To be blunt, the Forbes 400 could buy the health care of every person on Earth.
Yet, as far as I can discern, only two of them are donating any amount of note to arrest the Ebola epidemic: Microsoft cofounder and chairman Bill Gates (No. 1 on the list at $81 billion) and Berkshire Hathaway's Warren Buffett (No. 2, $68.4 billion). The Bill & Melinda Gates Foundation, whose endowment draws from both the Gates and the Buffett coffers, gives away millions to improve the health of the world's poorest people. It is, for instance, targeting the "neglected infectious diseases," such as river blindness and dengue fever. Because these sicknesses affect only the most destitute, Big Pharma isn't terribly interested in them.
The Gates Foundation has committed $50 million to the Ebola epidemic. This will save lives. Perhaps this grant, and subsequent ones, will help build sturdier health care systems in places where virtually none exists. But charity will not rebalance the inequality that is killing the unfortunate — black and brown poor people, in Africa or Uzbekistan or Philadelphia — and saving the fortunate.
In its report, Oxfam warns that, "left unchecked," the effects of extreme and growing income inequality "are potentially immutable, and will lead to 'opportunity capture' — in which the lowest tax rates, the best education and the best health care are claimed by the children of the rich," for generations. The authors quote U.S. Supreme Court Justice (1916-39) Louis Brandeis: "We may have democracy, or we may have wealth concentrated in the hands of the few, but we cannot have both."
What happens if Bill Gates loses interest in Ebola or dengue fever? In other words: Should the Bill & Melinda Gates Foundation decide whether Liberians live or die?
On Tuesday, September 30, when the news came out of Dallas, those people lying on the cement floors did not seem to be paramount in the minds of the 400, or their brokers. At 4:44 p.m., five minutes after the CDC tweet, CNBC tweeted a 10 percent surge in the share prices of Tekmira Pharmaceuticals, which holds a $140 million contract with the Department of Defense to develop an Ebola drug. In after-hours trading, Sarepta Therapeutics, which is also working on a remedy, rose 8 percent. By the closing bell on Wednesday, Tekmira was up more than 18 percent. (Mapp Biopharmaceutical, manufacturer of ZMapp, the experimental anti-Ebola serum given to the missionaries, is privately held.)

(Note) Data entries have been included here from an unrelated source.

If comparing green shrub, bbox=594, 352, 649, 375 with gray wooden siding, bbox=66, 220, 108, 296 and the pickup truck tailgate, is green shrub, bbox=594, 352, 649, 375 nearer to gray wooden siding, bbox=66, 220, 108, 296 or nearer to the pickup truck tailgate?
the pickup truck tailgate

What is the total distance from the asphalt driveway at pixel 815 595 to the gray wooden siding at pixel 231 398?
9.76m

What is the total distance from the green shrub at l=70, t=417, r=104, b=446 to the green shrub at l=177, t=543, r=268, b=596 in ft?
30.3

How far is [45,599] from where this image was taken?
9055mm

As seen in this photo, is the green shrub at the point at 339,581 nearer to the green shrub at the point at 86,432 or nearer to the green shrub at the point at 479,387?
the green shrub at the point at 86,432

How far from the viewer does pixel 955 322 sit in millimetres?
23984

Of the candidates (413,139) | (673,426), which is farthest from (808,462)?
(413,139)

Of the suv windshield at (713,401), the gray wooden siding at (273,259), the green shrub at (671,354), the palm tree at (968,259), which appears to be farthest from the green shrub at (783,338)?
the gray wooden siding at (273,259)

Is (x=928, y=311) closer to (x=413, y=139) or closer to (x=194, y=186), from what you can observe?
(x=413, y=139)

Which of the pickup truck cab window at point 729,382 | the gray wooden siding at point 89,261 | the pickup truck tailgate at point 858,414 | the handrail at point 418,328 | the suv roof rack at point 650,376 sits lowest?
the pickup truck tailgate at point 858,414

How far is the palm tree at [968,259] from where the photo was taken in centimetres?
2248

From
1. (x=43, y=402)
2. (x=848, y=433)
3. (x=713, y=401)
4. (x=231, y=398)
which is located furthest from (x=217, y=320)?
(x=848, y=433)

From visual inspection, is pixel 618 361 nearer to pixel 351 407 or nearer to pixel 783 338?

The Ebola-induced stock-trading fever spread to infectious-diseases profit centers of all sorts. Stocks in Lakeland Industries, which makes hazmat suits, "popped almost 30 percent," CNN Money reported.
Some investors had not waited for the emergence of a high-income customer base for Ebola drugs. Months earlier, hedge-fund managers had noticed that the nations most devastated by the virus abut the Ivory Coast, where most of the world's cocoa beans are grown. Making the best of a bad situation, the hedgers put their money on labor shortages inflating the price of cocoa.
As it happens, September 30 wasn't a sterling day for Bill Gates' portfolio. It lost more than half a billion dollars — 0.7 percent of his net worth — in 24 hours.
This dip did not affect the foundation grant, of course, which amounted to 10 percent of the loss. And by Friday, Gates' net worth was up $458.9 million.
Also by Friday, 101 more West Africans were reported dead of Ebola.